— WRITTEN INSTRUCTION A —
Reproduce word for word the part of the park monitoring text that opens with the words containing "Since 2000, about" and closes with "cost $4 million.".

III. VITAL SIGNS: NPS INVENTORY AND MONITORING PROGRAM ONPS Base Funding Requested: $43 million


Since 2000, about 15 parks with significant natural resources have been added to the National Park System and about 30 more have expanded their boundaries. The new parks have never had funding for inventorying and monitoring (I&M) activities. To expand existing monitoring activities to these parks would cost $4 million.

When monitoring plans were developed, the number of resources that parks requested for monitoring activities far exceeded NPS capacity. Currently, the NPS is unable to monitor all Endangered Species Act (ESA)-listed species as identified in Recovery Plans, for example, due to a lack of funding. Nor are they able to incorporate climate change effects and projections into current monitoring activities, or address emerging issues. Additional funding would also allow NPS to create more derivative products from its data. For example, the NPS could map places where white bark pine stands need to be protected, and planting is most likely to be successful. To expand monitoring activities to include ESA-listed species, habitats at risk due to climate change, and other park needs would cost $18 million.

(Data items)
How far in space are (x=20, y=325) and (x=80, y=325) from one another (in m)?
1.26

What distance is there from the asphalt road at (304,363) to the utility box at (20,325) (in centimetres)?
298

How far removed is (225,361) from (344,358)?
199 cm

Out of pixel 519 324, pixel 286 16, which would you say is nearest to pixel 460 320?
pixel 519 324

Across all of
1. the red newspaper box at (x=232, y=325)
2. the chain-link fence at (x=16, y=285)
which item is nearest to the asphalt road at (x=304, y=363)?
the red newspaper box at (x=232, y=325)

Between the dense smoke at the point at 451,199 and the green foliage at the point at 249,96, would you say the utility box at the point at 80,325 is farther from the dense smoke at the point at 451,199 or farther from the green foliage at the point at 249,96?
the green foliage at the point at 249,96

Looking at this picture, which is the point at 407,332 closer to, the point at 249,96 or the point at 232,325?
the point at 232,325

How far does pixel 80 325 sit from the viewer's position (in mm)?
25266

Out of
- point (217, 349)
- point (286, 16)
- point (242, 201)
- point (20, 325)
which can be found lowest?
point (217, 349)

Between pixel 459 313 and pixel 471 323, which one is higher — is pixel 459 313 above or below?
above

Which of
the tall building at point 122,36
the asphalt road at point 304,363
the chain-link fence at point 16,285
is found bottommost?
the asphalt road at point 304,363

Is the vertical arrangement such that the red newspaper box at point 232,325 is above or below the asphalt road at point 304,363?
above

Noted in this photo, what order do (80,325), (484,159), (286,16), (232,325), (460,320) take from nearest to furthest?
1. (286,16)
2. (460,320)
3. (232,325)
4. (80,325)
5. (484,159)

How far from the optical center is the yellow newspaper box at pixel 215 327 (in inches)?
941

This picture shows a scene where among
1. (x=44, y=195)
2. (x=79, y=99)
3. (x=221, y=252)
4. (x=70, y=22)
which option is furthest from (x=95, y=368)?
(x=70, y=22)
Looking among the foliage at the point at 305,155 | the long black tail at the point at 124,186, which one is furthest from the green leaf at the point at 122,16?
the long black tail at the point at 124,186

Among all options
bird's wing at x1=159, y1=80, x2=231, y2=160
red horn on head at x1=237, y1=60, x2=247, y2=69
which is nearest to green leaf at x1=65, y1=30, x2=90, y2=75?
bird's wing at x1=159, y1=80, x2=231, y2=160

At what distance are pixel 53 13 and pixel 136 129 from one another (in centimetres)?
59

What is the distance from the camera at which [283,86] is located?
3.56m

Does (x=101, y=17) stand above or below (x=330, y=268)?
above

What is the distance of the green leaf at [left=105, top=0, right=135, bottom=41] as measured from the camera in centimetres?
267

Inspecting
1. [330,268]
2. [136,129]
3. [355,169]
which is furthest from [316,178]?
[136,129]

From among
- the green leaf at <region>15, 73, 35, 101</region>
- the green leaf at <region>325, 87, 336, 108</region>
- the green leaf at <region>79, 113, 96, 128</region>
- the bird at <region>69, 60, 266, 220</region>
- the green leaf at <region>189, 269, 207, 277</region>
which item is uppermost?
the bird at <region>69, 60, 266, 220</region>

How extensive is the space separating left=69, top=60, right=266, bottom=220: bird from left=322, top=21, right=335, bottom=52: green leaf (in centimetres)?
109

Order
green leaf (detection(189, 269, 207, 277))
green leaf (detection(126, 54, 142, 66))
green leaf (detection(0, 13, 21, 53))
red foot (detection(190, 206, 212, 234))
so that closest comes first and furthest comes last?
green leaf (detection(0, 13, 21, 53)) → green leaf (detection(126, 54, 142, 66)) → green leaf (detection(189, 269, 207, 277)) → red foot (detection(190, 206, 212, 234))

— WRITTEN INSTRUCTION B —
Please rewrite the part of the listing that opens with the line containing "Does (x=101, y=17)" and runs through the end of the listing as a numbered list, leaving out blank lines.

— ANSWER A —
Since 2000, about 15 parks with significant natural resources have been added to the National Park System and about 30 more have expanded their boundaries. The new parks have never had funding for inventorying and monitoring (I&M) activities. To expand existing monitoring activities to these parks would cost $4 million.

— ANSWER B —
1. Does (x=101, y=17) stand above or below (x=330, y=268)?
2. above
3. What is the distance of the green leaf at [left=105, top=0, right=135, bottom=41] as measured from the camera in centimetres?
4. 267
5. Inspecting
6. 1. [330,268]
7. 2. [136,129]
8. 3. [355,169]
9. which is furthest from [316,178]?
10. [136,129]
11. From among
12. - the green leaf at <region>15, 73, 35, 101</region>
13. - the green leaf at <region>325, 87, 336, 108</region>
14. - the green leaf at <region>79, 113, 96, 128</region>
15. - the bird at <region>69, 60, 266, 220</region>
16. - the green leaf at <region>189, 269, 207, 277</region>
17. which item is uppermost?
18. the bird at <region>69, 60, 266, 220</region>
19. How extensive is the space separating left=69, top=60, right=266, bottom=220: bird from left=322, top=21, right=335, bottom=52: green leaf (in centimetres)?
20. 109
21. Order
22. green leaf (detection(189, 269, 207, 277))
23. green leaf (detection(126, 54, 142, 66))
24. green leaf (detection(0, 13, 21, 53))
25. red foot (detection(190, 206, 212, 234))
26. so that closest comes first and furthest comes last?
27. green leaf (detection(0, 13, 21, 53)) → green leaf (detection(126, 54, 142, 66)) → green leaf (detection(189, 269, 207, 277)) → red foot (detection(190, 206, 212, 234))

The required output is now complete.